## Entries shown
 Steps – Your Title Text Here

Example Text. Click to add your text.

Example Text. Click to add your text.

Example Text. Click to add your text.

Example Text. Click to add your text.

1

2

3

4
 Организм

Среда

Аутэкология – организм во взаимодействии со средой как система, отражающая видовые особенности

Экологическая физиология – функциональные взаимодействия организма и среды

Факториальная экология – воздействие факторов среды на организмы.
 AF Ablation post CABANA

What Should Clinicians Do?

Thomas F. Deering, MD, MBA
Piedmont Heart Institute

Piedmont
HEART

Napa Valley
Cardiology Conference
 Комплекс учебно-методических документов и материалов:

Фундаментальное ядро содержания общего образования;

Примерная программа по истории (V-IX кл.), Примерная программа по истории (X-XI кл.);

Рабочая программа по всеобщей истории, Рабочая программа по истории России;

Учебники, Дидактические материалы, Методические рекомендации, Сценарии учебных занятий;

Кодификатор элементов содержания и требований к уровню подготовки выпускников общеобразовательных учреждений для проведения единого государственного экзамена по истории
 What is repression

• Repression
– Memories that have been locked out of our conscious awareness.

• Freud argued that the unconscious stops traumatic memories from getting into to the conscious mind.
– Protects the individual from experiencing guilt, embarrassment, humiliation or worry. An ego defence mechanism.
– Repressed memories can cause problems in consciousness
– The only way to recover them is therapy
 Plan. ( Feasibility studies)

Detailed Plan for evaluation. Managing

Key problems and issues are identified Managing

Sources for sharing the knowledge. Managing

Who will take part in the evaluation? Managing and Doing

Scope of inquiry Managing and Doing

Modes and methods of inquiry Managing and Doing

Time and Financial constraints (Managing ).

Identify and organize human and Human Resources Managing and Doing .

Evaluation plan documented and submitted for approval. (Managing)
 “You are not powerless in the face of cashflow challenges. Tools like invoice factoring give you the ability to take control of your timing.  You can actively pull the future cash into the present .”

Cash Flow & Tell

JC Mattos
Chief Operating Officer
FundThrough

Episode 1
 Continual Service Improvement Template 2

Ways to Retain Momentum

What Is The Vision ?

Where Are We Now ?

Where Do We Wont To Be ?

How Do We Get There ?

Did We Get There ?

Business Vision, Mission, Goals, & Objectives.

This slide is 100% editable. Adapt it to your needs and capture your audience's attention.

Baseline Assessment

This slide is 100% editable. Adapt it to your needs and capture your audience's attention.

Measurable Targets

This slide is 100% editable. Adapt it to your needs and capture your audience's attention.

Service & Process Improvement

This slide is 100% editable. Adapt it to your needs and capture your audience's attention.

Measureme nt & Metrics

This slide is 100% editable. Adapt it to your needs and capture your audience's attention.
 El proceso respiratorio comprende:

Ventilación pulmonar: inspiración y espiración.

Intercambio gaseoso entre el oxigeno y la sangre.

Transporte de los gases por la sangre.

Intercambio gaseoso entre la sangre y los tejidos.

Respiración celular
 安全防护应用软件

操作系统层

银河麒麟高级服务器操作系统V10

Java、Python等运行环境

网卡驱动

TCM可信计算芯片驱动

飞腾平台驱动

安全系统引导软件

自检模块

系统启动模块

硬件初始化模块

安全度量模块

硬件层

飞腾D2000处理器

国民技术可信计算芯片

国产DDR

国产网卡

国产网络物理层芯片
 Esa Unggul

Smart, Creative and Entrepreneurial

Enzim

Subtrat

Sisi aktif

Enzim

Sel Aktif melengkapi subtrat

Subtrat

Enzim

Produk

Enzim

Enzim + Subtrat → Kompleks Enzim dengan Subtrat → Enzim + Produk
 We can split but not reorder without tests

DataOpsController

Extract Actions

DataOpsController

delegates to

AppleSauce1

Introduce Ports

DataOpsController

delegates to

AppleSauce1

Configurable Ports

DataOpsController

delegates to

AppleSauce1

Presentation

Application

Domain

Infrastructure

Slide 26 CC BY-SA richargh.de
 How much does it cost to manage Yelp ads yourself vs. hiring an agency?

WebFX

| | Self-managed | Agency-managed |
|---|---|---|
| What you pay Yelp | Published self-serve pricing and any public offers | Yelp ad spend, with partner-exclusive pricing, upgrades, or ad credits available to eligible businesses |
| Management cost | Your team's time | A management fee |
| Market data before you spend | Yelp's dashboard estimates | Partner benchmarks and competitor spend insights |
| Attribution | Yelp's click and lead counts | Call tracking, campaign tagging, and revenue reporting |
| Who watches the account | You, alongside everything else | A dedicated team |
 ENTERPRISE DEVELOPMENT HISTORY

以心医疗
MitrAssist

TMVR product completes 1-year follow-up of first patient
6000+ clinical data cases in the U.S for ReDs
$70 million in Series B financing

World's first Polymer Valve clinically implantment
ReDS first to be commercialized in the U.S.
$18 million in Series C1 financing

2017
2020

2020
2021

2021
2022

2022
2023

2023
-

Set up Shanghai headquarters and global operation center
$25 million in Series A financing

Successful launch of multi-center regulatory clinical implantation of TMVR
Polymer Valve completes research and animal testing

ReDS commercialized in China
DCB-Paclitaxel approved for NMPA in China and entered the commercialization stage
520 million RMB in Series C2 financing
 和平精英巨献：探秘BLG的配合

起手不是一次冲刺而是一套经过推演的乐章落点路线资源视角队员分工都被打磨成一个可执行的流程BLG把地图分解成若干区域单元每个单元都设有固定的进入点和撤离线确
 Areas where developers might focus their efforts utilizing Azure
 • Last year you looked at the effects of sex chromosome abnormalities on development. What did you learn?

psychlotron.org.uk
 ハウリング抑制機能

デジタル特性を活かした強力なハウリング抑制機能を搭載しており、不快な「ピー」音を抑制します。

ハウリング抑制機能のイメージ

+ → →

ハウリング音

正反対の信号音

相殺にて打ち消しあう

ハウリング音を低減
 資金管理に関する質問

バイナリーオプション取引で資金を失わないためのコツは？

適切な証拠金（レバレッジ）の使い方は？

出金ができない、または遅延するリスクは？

## What needs to be done
Among the entries above, determine how many lines contain "содержания", then output only that number.

## Response for this exercise
2